More often than not, when you come across a description of the German Shorthaired Pointer, it includes the word ‘versatile’. These dogs are very smart and with proper training their capabilities are limitless.
Several months ago the German Shorthaired Pointer Rescue New England chapter received an adoption application from potential adopter, Scott. Scott had done his research about the breed and was looking for young dogs that could be trained to serve a very specific purpose. As well as being family pets, Scott wanted to train the dogs to locate box turtles.
Scott currently uses a German Shepherd, Jett, who belongs to a close friend and has been trained to find the turtles. But Jett is getting older and he wanted to begin training new dogs for the future.
Box turtles spend most of their time totally buried in the leaves and that is why it is so hard to find them – hence the need for dogs.
The pups are now 10 months old and Scott has started training them both to track turtles.

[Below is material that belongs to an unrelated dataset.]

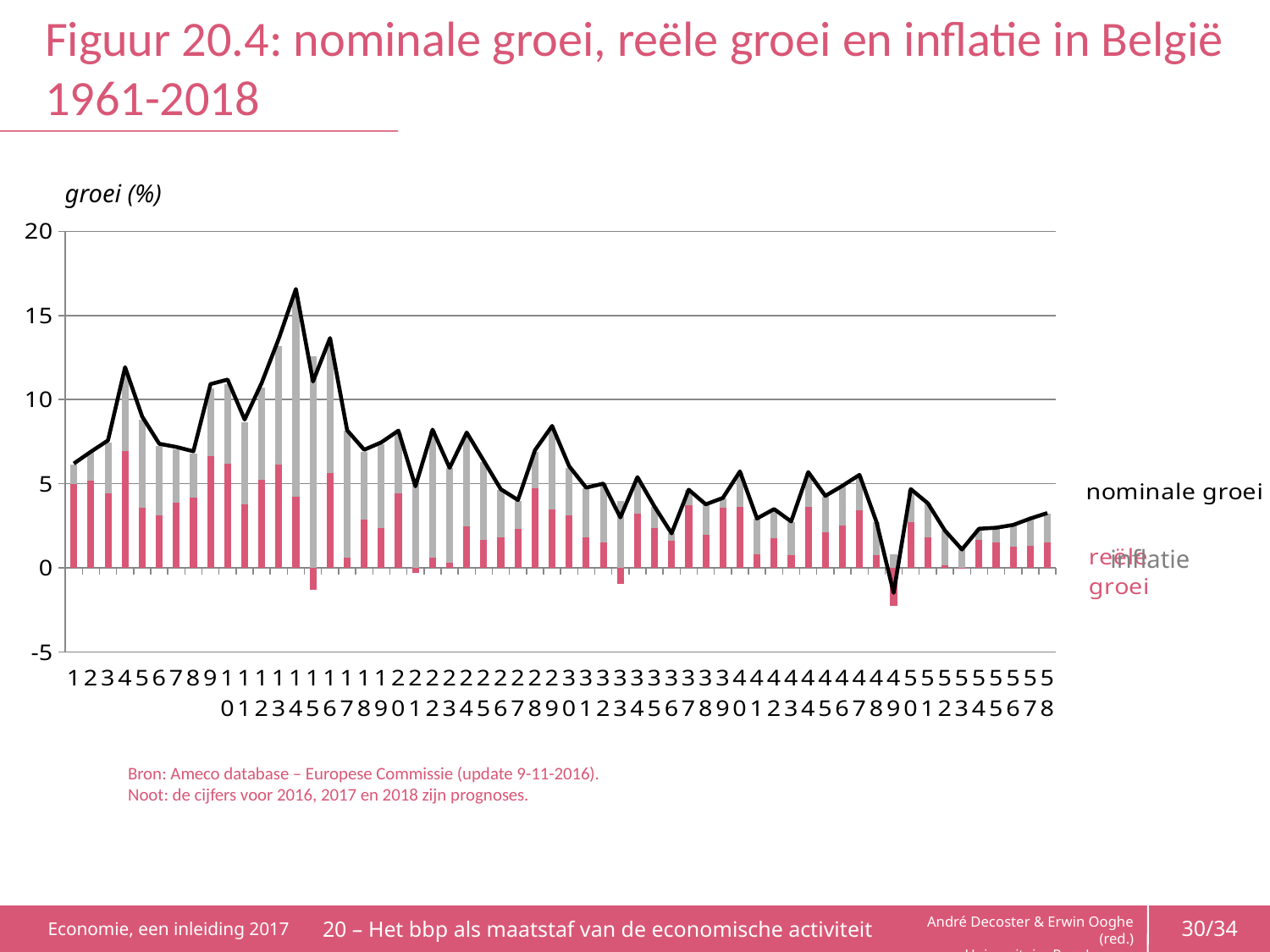
Is the value of nominale groei for the last category (58) greater or less than 5? less Is the value of nominale groei for the first category (1) greater or less than 5? greater Which series is drawn as a line rather than as bars? nominale groei What is the title of the chart on the slide? Figuur 20.4: nominale groei, reële groei en inflatie in België 1961-2018 What kind of chart is shown on the slide? A stacked bar chart combined with a line Is the highest value of the nominale groei line greater or less than 15? greater How many series does the chart's legend list? 3 Is the nominale groei value for category 15 larger or smaller than the value for category 50? larger Over the whole period, does the nominale groei line generally rise or fall from left to right? fall Which series reaches the highest value on the chart? nominale groei How many categories are plotted along the x axis? 58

In a recent email Scott writes:
Just wanted to give you an update on the Dexter and Jadis. They are doing great! We have been going out in the field about two days a week for the last five weeks chasing turtles and working with the dog trainer (Jessica Hendelman, Mukota Kennel Swanzey, NH) one night per week on their search training. It’s going really well. They are a little more challenging in some ways than Jett was to train, primarily because of their independence and distractibility. But they are starting to get the “game” and work for me. In our yard, where there are little distractions, they work real hard for me (or for the treats, play, and praise I should say)… but out in the woods it’s a little harder to keep their attention. But in just these few short weeks they have improved immensely and will do re-finds on the turtles for me several times in a row before catching some other scent that is more interesting than what I have to offer.

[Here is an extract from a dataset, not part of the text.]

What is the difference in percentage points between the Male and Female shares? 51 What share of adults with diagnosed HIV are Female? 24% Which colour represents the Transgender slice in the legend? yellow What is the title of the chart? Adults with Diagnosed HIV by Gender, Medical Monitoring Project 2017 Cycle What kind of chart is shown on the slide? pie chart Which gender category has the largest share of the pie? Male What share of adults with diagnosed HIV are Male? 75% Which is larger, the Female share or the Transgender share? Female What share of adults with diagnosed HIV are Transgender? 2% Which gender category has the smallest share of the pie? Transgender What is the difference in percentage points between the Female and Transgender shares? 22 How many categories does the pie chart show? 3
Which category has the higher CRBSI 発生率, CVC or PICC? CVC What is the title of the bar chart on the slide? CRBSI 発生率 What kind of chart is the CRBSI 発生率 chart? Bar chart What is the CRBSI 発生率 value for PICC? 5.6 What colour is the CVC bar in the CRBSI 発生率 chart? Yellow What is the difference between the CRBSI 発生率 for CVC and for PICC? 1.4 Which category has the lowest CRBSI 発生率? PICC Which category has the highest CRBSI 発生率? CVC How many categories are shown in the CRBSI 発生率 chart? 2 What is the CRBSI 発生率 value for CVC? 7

Just today working in the yard, I couldn’t hide the turtle good enough to keep them from finding it. It’s so amazing to watch them use their nose and work the scent in the wind. As long as I can keep them interested in the game, I have no doubt they are going to be fantastic turtle dogs. Tomorrow I am going to start making things a little more challenging for them. Give them new problems to work out under natural conditions.

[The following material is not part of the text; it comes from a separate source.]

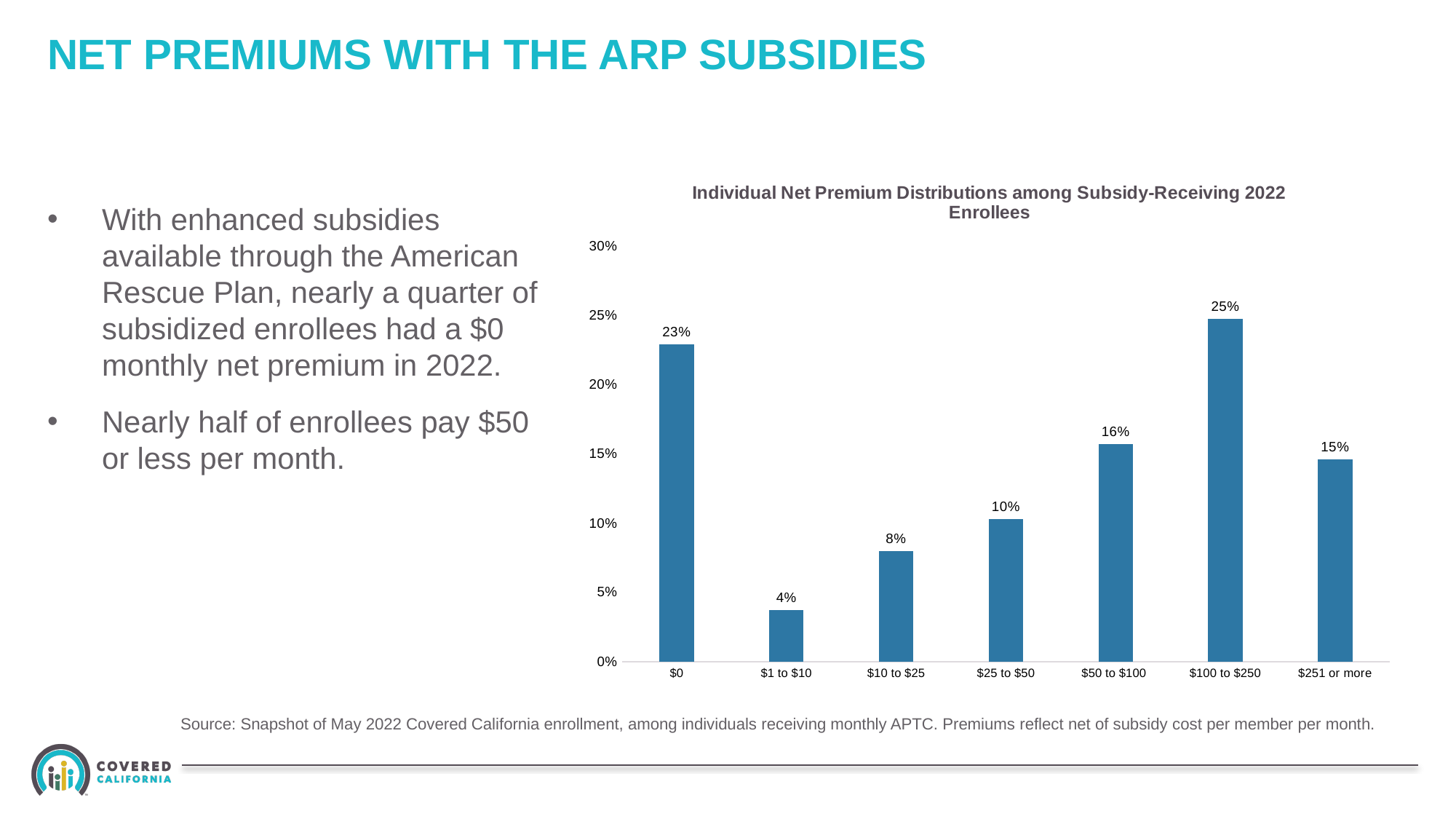
Is the value for $1 to $10 greater or less than 5%? less Which net premium category has the highest share of enrollees? $100 to $250 What is the difference between the $100 to $250 value and the $0 value? 2% Which is larger, the value for $0 or the value for $251 or more? $0 What kind of chart is shown on the slide? Bar chart What is the value for the $251 or more category? 15% Which net premium category has the lowest share of enrollees? $1 to $10 What is the value for the $50 to $100 category? 16% What is the title of the chart? Individual Net Premium Distributions among Subsidy-Receiving 2022 Enrollees What percentage of subsidy-receiving enrollees had a $0 net premium? 23% How many net premium categories are shown on the x axis? 7 What is the difference between the $25 to $50 value and the $10 to $25 value? 2%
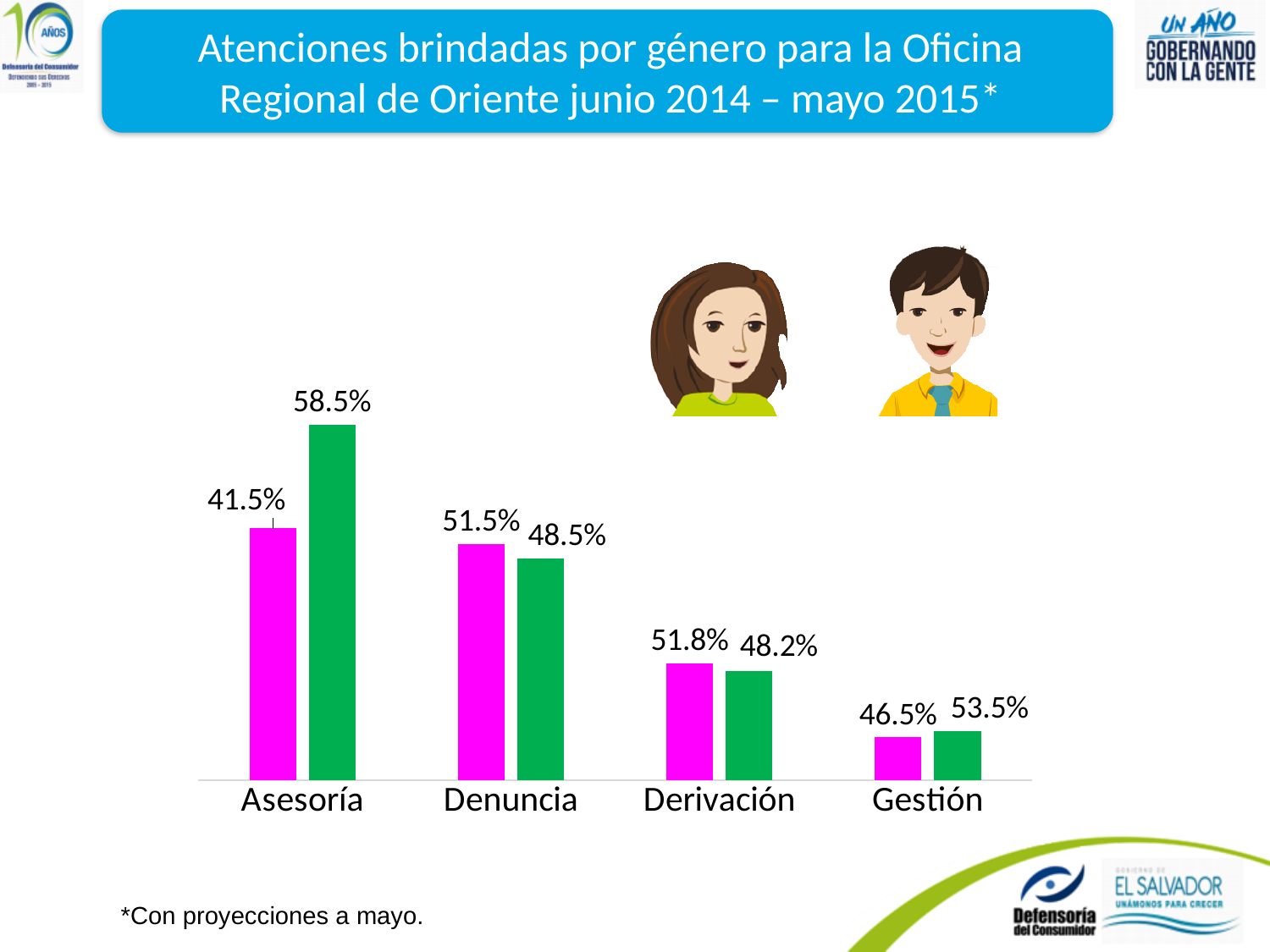
What kind of chart is shown on the slide? bar chart What is the value of the green bar for Asesoría? 58.5% What is the value of the green bar for Gestión? 53.5% What is the total of the magenta and green values for Derivación? 100% What is the value of the magenta bar for Derivación? 51.8% Which category has the lowest magenta bar? Gestión For Gestión, which bar is larger, the magenta or the green one? green What is the difference between the magenta and green bars for Denuncia? 3% What is the difference between the green and magenta bars for Asesoría? 17% Which category has the highest green bar? Asesoría How many categories are shown on the x axis? 4 What is the value of the magenta bar for Asesoría? 41.5%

I did take you advise on the E-collars too, thank goodness I did because I probably would have lost one or both of them already. Man they are fast! Dexter still has a larger working zone, I have to reel him in more frequently, but Jadis has learned that if she stays within a certain distance of me she is free to do whatever she wants. Doing the runaways and hiding on her in the woods this past week is helping too. It forces her to keep an eye out for me at all times. As independent as she is, when I am hiding on her in the woods and she can’t find me, she starts to whimper a little and you can see the panic kick in. I am going to start on the runaways with Dexter this week.